(What the task asks):
Set down, word for word, the lines of the records from the line containing "In terms of" through the last line of the records.

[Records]
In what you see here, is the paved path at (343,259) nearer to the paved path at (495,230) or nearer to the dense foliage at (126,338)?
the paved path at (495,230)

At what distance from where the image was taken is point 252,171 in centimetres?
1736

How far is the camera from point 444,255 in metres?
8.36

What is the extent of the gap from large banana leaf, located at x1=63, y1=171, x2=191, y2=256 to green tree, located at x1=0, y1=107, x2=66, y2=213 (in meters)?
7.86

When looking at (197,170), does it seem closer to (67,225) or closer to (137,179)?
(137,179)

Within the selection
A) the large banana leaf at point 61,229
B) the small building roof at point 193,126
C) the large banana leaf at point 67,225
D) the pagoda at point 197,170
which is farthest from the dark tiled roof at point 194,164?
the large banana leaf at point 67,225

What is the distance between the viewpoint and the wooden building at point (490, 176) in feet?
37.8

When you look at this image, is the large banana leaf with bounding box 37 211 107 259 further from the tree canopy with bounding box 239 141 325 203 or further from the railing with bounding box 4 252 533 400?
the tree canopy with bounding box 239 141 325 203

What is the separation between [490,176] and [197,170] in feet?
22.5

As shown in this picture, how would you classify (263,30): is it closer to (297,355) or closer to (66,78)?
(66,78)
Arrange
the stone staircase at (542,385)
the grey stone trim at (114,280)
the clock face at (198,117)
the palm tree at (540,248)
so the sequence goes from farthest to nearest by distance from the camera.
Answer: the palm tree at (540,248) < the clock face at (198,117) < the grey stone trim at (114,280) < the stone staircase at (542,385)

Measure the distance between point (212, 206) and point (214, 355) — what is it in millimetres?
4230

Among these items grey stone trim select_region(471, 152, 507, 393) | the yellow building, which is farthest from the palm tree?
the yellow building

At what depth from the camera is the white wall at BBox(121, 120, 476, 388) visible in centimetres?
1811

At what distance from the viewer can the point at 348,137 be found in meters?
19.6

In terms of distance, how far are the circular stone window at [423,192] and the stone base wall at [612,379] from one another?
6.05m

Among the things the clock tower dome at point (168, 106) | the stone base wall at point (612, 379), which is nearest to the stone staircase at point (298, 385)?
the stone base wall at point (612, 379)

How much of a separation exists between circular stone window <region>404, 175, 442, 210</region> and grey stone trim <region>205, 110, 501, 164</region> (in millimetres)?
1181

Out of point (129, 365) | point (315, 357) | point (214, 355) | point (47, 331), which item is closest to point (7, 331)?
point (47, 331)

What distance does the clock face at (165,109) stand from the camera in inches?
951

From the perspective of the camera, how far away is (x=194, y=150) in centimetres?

(The solution):
In terms of distance, how far are the circular stone window at [423,192] and the stone base wall at [612,379] from one another?
6.05m

Among the things the clock tower dome at point (168, 106) | the stone base wall at point (612, 379), which is nearest to the stone staircase at point (298, 385)?
the stone base wall at point (612, 379)

How much of a separation exists between circular stone window <region>404, 175, 442, 210</region> and grey stone trim <region>205, 110, 501, 164</region> (in millimetres)?
1181

Out of point (129, 365) | point (315, 357) | point (214, 355) | point (47, 331), which item is closest to point (7, 331)?
point (47, 331)

What distance does the clock face at (165,109) stand from the camera in inches?
951

From the perspective of the camera, how far away is (x=194, y=150) in centimetres?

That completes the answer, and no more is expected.